§ Your goal
In the tutorial on ggpubr plots, which R package is named as the source of the scientific journal color palettes?

First things first, install the {ggpubr} package and load it in the library.

install.packages("ggpubr")
library(ggpubr)

Let us see what all plots can be plotted.

2 Plots in ggpubr package

2.1 Balloon plot

The balloon plot is similar to bar plots as it is used to represent a large categorical dataset. The size and colour of the dot can be attributed to different values in the dataset.

library(viridis)
library(ggpubr)

ggballoonplot(mtcars, fill = "value") + 
  scale_fill_viridis(option = "turbo")

2.2 Bar plot

A simple bar graph which is used for representing categorical data. By using the add function inside the main plot function, you can easily display summary statistics like mean, median etc. and various types of errors like standard error, standard deviation and various others. You can view the whole list of features here.

# install.packages("palmerpenguins")
library(ggpubr)
library(palmerpenguins)

ggbarplot(penguins,
          x = "species",
          y = "bill_length_mm",
          add = c("mean_sd"),
          fill = "species",
          label = TRUE,
          lab.nb.digits = 2,
          lab.vjust = -2.2,
          lab.col = "red",
          title = "Mean bill length of penguins",
          subtitle = "Error bars shows standard deviation",
          xlab = "Species of penguins",
          ylab = "Bill length (mm)",
          ylim = c(0,60),
          palette = "npg")

2.3 Box plot

Standard box plot graph. Like in the previous graph you can specify colour palettes from the scientific journal palettes featured in the {ggsci} R package.

# install.packages("palmerpenguins")
library(palmerpenguins)
library(ggpubr)

ggboxplot(penguins ,
          x = "species",
          y = "bill_depth_mm",
          title = "Mean bill depth of penguins",
          xlab = "Species of penguins",
          ylab = "Bill depth (mm)",
          color = "species",
          palette = "futurama",
          add = "jitter",
          shape = "species")

2.4 Violin plot

A simple violin plot.

library(palmerpenguins)
library(ggpubr)

ggviolin(penguins ,
          x = "species",
          y = "bill_depth_mm",
          title = "Mean bill depth of penguins",
          xlab = "Species of penguins",
          ylab = "Bill depth (mm)",
          fill = "species",
          palette = "npg",
          add = "boxplot",
          shape = "species")

2.5 Density plot

Standard density plot.

library(palmerpenguins)
library(ggpubr)

ggdensity(penguins,
          x = "body_mass_g",
          color = "species",
          rug = TRUE,
          fill = "species",
          add = "mean",
          title = "Mean body mass of penguins",
          xlab = "Body mass (g)",
          palette = "lancet")

2.6 Donut chart

Similar to a pie diagram. Also please note that you don’t have to explicitly mention x and y parameters in the command. You can simply just type the column names, the first column name will be shown on the x-axis and the second on the y axis.

library(palmerpenguins)
library(ggpubr)
library(dplyr)
library(tidyr)

penguins_freq <- penguins %>% drop_na() %>%
  group_by(species) %>%
  summarise(frequency = length(species))

§ Material supplied
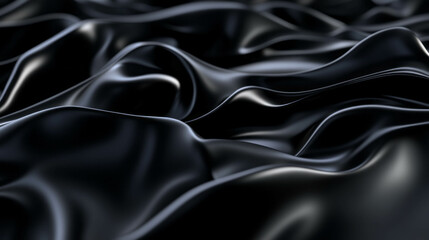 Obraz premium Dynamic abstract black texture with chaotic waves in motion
---
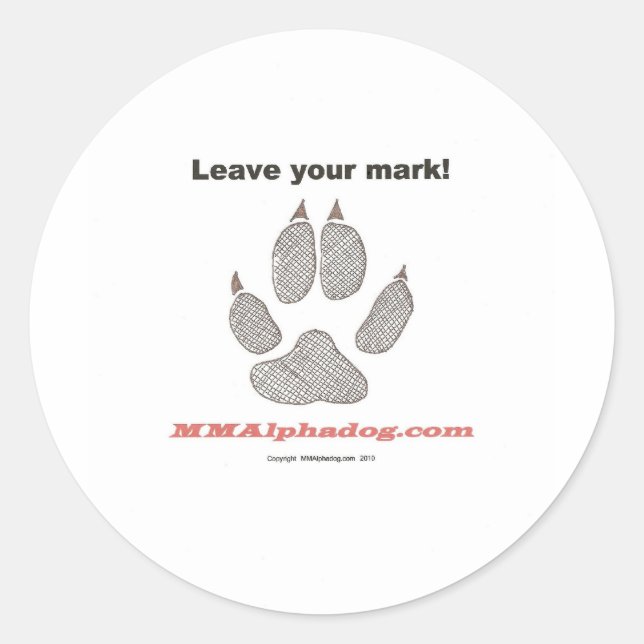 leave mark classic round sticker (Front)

§ Result of the task
The {ggsci} R package.